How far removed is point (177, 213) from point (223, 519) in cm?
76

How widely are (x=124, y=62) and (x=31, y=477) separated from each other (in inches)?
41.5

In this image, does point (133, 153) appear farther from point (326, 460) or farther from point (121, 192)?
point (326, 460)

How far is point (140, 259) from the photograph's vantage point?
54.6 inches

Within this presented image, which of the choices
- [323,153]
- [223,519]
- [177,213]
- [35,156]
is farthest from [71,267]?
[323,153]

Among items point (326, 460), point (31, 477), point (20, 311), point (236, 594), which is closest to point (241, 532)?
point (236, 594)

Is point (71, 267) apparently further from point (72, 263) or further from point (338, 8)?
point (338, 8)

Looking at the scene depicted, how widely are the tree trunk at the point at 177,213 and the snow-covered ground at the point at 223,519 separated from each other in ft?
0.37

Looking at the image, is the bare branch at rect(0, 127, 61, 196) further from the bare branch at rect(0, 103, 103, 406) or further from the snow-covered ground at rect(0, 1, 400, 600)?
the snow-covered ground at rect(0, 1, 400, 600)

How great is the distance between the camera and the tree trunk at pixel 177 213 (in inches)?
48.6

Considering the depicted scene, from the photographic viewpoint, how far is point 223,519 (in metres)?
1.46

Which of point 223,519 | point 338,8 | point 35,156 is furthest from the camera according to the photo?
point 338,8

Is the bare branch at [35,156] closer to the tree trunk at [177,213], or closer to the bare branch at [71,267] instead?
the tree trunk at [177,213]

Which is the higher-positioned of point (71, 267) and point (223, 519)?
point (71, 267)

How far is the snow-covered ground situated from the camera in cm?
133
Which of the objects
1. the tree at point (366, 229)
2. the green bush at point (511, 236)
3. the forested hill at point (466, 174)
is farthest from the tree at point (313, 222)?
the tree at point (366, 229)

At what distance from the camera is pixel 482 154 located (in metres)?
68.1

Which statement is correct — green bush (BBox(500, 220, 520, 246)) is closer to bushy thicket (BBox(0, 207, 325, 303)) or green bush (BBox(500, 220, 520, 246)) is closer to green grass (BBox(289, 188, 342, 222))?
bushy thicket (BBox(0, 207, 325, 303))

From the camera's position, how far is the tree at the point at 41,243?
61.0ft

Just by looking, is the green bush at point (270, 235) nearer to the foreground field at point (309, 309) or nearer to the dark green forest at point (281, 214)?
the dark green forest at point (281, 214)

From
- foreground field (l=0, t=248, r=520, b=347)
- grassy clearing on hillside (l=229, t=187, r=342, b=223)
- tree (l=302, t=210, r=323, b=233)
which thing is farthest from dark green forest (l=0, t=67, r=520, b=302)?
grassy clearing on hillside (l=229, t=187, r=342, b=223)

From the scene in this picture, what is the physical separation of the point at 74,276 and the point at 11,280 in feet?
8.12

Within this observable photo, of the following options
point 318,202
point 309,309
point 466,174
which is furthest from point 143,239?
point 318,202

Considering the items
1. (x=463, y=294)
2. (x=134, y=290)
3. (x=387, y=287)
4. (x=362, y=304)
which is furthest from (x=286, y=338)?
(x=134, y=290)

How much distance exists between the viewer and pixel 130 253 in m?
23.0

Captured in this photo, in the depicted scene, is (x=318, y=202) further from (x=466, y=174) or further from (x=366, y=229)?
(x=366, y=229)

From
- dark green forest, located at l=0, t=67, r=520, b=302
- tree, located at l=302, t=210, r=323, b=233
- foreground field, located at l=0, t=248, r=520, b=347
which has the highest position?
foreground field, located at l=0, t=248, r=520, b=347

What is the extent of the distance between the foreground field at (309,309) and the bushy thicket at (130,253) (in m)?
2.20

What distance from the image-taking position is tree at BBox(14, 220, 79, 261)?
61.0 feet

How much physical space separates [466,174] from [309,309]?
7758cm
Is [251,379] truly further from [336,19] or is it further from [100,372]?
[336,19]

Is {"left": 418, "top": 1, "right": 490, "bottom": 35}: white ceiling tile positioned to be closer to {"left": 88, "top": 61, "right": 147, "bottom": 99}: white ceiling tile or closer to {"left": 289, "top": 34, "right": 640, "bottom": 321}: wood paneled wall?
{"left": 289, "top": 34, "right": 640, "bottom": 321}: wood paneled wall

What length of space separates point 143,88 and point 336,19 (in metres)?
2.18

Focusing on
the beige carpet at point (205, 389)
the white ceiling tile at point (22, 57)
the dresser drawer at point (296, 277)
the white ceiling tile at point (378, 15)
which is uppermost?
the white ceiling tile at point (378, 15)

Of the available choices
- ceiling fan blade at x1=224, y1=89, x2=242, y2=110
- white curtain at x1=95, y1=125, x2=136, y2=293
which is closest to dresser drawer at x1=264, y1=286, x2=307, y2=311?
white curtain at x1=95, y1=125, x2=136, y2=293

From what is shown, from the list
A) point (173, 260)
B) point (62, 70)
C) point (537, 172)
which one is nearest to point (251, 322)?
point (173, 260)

* Short problem: Copy the stretch from the line containing "What is the extent" through the end of the rows, reproducing every line unchanged.

* Solution to this task:
What is the extent of the distance between the foreground field at (309,309) and the bushy thicket at (130,253) (in m)?
2.20

What distance from the image-taking position is tree at BBox(14, 220, 79, 261)?
61.0 feet

How much physical space separates [466,174] from [309,309]?
7758cm
Is [251,379] truly further from [336,19] or is it further from [100,372]?
[336,19]

Is {"left": 418, "top": 1, "right": 490, "bottom": 35}: white ceiling tile positioned to be closer to {"left": 88, "top": 61, "right": 147, "bottom": 99}: white ceiling tile or closer to {"left": 289, "top": 34, "right": 640, "bottom": 321}: wood paneled wall?
{"left": 289, "top": 34, "right": 640, "bottom": 321}: wood paneled wall

What length of space separates point 143,88 and point 336,19 (in metres)?
2.18

Focusing on
the beige carpet at point (205, 389)
the white ceiling tile at point (22, 57)
the dresser drawer at point (296, 277)
the white ceiling tile at point (378, 15)
which is uppermost?
the white ceiling tile at point (378, 15)

Of the available choices
- ceiling fan blade at x1=224, y1=89, x2=242, y2=110
- white curtain at x1=95, y1=125, x2=136, y2=293
which is closest to dresser drawer at x1=264, y1=286, x2=307, y2=311?
white curtain at x1=95, y1=125, x2=136, y2=293

From what is shown, from the list
A) point (173, 260)
B) point (62, 70)
C) point (537, 172)
which one is nearest to point (251, 322)?
point (173, 260)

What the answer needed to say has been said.